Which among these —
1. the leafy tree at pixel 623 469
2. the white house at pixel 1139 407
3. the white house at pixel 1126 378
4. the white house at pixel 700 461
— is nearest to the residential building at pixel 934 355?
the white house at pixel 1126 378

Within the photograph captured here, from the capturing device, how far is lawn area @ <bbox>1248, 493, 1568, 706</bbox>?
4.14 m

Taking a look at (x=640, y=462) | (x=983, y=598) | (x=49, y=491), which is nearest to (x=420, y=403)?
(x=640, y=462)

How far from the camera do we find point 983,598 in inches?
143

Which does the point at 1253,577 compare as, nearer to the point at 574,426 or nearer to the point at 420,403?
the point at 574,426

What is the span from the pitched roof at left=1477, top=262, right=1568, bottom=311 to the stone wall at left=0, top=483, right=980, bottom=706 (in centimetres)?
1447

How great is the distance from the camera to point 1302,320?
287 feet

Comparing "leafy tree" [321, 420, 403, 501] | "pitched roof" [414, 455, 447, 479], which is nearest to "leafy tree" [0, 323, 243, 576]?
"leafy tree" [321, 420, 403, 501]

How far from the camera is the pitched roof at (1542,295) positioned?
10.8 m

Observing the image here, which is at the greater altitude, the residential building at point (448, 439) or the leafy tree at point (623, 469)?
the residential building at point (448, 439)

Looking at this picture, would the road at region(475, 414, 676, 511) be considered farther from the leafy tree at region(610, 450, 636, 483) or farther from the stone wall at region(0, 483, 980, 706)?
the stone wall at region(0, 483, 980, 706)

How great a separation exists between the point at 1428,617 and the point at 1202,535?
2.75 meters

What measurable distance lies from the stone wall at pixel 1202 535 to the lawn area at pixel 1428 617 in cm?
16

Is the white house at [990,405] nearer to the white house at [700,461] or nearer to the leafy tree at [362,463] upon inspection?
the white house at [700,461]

□ □ □ □ □ □ □

**AIM OF THE EXERCISE**
Write out the listing above line for line, with no changes to wording, numbers, or punctuation.

**ANSWER TO THIS PROBLEM**
Which among these —
1. the leafy tree at pixel 623 469
2. the white house at pixel 1139 407
3. the white house at pixel 1126 378
4. the white house at pixel 700 461
— is nearest to the residential building at pixel 934 355?
the white house at pixel 1126 378

Within the photograph captured here, from the capturing device, how far is lawn area @ <bbox>1248, 493, 1568, 706</bbox>?
4.14 m

Taking a look at (x=640, y=462) | (x=983, y=598) | (x=49, y=491), which is nearest to (x=420, y=403)?
(x=640, y=462)

How far from the camera do we find point 983,598 in inches?
143

Which does the point at 1253,577 compare as, nearer to the point at 574,426 or nearer to the point at 420,403?
the point at 574,426

What is the span from the pitched roof at left=1477, top=262, right=1568, bottom=311 to the stone wall at left=0, top=483, right=980, bottom=706 (in centimetres)?
1447

How great is the distance from the camera to point 1302,320?
287 feet

Comparing "leafy tree" [321, 420, 403, 501] | "pitched roof" [414, 455, 447, 479], which is nearest to "leafy tree" [0, 323, 243, 576]?
"leafy tree" [321, 420, 403, 501]

How far from the camera is the pitched roof at (1542,295) positioned?
10.8 m

Observing the image here, which is at the greater altitude, the residential building at point (448, 439) or the leafy tree at point (623, 469)?
the residential building at point (448, 439)

Looking at this picture, would the road at region(475, 414, 676, 511) be considered farther from the leafy tree at region(610, 450, 636, 483) or farther from the stone wall at region(0, 483, 980, 706)?
the stone wall at region(0, 483, 980, 706)

How great a separation exists between the point at 1428,617 and the point at 1202,535?
2.75 meters

What measurable distance lies from the stone wall at pixel 1202 535 to the lawn area at pixel 1428 617 in cm?
16

Is the white house at [990,405] nearer to the white house at [700,461] or nearer to the leafy tree at [362,463] upon inspection?
the white house at [700,461]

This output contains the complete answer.